You have received a query from the user. Do your best to thoroughly complete the task based on these instructions. No clarifications will be provided—use your best judgment and do not ask the user questions. Plan your use of subagents and parallel tool calls efficiently, then synthesize the final research report based on the gathered results.

research_subagent

You are a research subagent working as part of the team. The current date is {{.CurrentDate}}. You have been assigned a clear task by the lead agent and should use available tools to accomplish the research process. Follow the instructions below carefully:

<research_process>

  1. Planning: Carefully think through the task. Develop a detailed research plan outlining the research requirements, allocate a proper 'research budget' in terms of tool calls based on complexity (simple tasks under 5 calls, medium around 5, hard about 10, and very difficult up to 15).
  2. Tool selection: Identify the most useful tools for this task (e.g., google_drive_search, gmail, gcal, web_search, web_fetch).
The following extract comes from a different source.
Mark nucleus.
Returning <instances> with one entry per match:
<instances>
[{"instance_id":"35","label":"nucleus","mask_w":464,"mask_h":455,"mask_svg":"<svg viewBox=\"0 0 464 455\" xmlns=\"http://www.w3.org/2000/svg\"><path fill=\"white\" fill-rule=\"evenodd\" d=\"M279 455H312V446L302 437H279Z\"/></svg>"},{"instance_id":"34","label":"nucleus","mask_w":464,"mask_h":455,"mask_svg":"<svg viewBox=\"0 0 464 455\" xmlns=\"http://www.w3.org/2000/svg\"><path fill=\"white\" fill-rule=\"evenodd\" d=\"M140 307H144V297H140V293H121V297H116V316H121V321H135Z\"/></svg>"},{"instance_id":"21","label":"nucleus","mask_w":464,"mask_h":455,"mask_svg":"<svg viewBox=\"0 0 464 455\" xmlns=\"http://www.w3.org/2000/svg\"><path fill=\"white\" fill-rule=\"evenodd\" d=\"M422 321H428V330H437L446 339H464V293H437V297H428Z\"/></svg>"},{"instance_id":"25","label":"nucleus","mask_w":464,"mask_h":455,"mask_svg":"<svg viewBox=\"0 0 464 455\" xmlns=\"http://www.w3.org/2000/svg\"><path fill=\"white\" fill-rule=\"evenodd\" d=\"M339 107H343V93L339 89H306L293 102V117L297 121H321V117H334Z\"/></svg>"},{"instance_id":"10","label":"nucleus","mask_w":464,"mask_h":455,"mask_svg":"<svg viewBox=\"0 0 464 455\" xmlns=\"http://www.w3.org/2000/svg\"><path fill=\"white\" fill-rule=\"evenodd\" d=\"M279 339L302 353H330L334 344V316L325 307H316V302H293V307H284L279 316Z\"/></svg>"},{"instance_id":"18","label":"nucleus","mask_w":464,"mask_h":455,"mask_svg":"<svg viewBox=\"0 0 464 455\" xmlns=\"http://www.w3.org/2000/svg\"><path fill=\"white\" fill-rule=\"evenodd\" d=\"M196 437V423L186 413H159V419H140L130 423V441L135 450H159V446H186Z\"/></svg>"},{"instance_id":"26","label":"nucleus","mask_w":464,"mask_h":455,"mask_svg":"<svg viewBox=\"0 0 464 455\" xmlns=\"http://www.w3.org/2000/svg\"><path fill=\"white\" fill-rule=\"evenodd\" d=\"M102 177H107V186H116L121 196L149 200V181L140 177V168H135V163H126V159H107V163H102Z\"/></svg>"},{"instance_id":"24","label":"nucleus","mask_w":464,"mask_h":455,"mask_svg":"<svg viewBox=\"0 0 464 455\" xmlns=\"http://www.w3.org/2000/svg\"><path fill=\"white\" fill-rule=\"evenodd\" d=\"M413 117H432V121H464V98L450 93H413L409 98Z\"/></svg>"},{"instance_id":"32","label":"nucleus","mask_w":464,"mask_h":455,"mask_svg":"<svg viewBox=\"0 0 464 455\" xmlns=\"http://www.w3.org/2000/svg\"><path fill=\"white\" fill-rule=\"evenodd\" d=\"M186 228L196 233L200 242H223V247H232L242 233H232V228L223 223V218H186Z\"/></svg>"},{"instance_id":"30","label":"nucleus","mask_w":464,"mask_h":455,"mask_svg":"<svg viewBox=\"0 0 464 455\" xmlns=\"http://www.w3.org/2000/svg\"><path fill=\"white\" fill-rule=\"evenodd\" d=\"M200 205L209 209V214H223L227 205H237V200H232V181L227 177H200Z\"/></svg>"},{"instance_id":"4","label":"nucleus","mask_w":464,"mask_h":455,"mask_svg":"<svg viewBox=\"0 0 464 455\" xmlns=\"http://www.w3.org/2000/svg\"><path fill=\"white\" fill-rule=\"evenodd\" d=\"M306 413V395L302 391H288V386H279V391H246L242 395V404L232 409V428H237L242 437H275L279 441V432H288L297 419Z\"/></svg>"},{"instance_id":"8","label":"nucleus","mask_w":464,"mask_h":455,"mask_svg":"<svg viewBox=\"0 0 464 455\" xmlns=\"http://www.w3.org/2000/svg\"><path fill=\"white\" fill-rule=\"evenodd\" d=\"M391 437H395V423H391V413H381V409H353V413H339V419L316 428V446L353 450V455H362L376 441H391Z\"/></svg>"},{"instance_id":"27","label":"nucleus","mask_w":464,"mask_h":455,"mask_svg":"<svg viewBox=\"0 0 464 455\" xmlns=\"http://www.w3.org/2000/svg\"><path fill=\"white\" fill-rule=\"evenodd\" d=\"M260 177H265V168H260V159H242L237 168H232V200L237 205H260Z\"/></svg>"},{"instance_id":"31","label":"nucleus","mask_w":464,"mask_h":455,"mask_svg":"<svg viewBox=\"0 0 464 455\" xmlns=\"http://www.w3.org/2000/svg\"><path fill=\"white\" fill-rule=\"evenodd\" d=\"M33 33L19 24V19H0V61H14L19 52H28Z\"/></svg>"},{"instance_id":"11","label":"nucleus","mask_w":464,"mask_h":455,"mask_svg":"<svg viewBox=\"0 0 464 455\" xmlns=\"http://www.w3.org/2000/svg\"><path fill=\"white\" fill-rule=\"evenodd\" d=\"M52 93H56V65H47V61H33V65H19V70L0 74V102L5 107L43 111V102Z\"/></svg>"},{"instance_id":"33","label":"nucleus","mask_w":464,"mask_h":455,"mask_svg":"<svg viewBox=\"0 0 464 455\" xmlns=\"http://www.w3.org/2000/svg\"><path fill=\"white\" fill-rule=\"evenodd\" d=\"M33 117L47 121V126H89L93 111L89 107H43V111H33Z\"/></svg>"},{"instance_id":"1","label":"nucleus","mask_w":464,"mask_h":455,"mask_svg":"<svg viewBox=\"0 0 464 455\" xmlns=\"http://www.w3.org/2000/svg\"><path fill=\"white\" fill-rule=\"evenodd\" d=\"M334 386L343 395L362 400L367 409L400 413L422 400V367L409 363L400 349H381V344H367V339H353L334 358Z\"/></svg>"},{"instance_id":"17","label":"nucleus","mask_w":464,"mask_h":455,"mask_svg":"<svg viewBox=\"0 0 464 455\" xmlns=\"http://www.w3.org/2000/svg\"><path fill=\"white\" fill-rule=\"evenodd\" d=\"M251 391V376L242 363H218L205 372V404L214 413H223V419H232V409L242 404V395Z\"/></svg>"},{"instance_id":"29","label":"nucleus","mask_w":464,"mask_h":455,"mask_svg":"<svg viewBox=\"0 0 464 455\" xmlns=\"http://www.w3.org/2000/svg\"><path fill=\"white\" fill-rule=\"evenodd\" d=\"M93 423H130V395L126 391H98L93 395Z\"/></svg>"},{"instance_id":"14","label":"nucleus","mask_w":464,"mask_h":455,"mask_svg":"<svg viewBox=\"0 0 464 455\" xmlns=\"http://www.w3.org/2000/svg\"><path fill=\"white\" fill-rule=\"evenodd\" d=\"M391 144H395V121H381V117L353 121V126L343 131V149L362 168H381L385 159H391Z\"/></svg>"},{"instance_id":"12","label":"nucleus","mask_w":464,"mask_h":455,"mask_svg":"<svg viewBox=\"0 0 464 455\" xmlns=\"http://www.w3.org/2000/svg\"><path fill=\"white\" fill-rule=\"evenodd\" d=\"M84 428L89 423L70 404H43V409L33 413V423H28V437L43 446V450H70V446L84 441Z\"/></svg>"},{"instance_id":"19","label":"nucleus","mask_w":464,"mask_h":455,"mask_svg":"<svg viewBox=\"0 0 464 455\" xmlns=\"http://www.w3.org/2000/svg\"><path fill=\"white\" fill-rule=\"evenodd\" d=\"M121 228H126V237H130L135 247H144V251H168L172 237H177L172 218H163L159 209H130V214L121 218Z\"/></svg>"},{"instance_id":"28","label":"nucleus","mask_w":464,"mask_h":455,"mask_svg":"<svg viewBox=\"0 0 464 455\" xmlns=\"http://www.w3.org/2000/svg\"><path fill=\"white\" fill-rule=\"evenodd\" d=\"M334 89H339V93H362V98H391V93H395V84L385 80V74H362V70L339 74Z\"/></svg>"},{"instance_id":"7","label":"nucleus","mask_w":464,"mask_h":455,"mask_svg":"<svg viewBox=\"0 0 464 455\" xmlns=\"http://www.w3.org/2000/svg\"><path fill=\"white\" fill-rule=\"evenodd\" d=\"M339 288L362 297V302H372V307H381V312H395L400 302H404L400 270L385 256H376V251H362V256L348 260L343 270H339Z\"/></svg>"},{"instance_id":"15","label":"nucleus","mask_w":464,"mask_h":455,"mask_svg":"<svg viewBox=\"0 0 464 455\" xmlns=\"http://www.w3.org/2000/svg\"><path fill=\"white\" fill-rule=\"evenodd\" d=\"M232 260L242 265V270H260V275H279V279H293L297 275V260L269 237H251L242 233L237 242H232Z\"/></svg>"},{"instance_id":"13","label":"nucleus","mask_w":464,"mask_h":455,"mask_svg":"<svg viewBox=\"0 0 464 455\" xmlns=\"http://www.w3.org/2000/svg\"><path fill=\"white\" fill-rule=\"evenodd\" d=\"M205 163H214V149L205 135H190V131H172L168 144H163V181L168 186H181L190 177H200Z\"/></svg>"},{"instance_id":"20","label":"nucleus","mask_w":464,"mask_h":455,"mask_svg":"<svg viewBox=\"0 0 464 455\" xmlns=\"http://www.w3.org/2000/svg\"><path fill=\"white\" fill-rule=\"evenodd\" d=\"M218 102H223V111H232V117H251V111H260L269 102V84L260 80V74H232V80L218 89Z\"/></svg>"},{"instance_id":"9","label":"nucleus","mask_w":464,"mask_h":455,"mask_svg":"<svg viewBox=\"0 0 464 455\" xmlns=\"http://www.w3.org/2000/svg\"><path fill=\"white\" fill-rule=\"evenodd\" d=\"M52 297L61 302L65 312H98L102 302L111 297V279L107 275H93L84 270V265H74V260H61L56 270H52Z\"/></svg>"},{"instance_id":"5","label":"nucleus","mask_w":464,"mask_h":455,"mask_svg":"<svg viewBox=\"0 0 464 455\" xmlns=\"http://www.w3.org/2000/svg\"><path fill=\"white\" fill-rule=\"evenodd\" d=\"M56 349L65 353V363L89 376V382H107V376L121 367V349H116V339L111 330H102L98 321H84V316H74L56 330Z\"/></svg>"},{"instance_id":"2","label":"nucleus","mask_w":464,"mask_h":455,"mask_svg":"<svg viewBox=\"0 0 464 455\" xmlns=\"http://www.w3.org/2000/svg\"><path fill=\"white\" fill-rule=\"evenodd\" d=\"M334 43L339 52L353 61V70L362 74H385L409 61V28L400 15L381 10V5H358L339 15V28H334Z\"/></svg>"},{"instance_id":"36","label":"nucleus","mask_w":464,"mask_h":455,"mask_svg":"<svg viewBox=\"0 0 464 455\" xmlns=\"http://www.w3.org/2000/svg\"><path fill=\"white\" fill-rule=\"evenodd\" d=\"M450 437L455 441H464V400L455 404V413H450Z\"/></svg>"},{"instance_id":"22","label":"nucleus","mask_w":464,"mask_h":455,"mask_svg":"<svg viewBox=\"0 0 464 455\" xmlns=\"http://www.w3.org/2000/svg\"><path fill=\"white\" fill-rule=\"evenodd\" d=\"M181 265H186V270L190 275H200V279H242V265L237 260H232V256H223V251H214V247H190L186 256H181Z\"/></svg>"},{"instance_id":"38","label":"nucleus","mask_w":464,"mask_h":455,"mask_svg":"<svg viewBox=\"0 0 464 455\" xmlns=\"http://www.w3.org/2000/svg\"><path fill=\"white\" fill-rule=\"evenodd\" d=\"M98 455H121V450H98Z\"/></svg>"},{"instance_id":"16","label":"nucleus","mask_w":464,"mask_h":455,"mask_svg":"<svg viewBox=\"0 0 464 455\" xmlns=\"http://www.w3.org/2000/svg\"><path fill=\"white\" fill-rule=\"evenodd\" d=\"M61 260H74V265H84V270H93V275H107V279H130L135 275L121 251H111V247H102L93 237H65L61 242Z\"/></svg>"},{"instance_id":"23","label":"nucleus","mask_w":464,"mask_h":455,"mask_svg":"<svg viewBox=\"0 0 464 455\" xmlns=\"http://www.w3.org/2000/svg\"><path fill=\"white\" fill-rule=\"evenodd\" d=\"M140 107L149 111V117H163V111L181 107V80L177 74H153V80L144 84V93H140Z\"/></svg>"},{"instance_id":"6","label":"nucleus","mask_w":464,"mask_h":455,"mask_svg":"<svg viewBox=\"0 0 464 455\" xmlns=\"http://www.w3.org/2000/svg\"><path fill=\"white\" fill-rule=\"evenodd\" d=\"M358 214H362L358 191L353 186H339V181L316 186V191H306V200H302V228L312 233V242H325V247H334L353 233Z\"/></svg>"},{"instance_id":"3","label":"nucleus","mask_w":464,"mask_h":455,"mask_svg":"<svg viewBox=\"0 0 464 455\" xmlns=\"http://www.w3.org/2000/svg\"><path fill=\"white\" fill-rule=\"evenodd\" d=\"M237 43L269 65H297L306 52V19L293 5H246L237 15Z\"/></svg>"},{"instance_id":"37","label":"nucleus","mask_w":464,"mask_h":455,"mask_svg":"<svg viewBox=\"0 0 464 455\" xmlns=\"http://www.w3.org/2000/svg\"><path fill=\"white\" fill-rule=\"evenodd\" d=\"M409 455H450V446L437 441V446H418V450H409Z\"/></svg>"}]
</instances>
Always use internal tools when personal data or internal contexts are involved. Prioritize using web_fetch to retrieve full website content.
  3. Research loop: Execute an efficient observe-orient-decide-act (OODA) loop. Use multiple tool calls (minimum 5, up to 10 for complex queries) in parallel where possible, iterating based on new findings, while avoiding repeated queries for the same tool.

</research_process>

<research_guidelines>

  1. Provide detailed internal reasoning but report concisely.
  2. Use moderately broad search queries that balance specificity and generality.
  3. For important numerical or factual data, track findings and sources carefully.
  4. Be precise and thorough.
    </research_guidelines>

<think_about_source_quality>
After obtaining results, critically evaluate their quality. Note any speculative language or indicators of unreliable sources (e.g., unnamed sources, passive voice, marketing language) and highlight uncertainties in your final report.
</think_about_source_quality>

<use_parallel_tool_calls>
Always perform at least two relevant tool calls in parallel to maximize efficiency.
</use_parallel_tool_calls>

<maximum_tool_call_limit>
Do not exceed 20 tool calls or 100 sources. If limits are approached, stop further calls and compile your final report immediately.
</maximum_tool_call_limit>

Follow these instructions to complete your task, gather all necessary information, and then provide a detailed, concise, and accurate report for the lead research agent.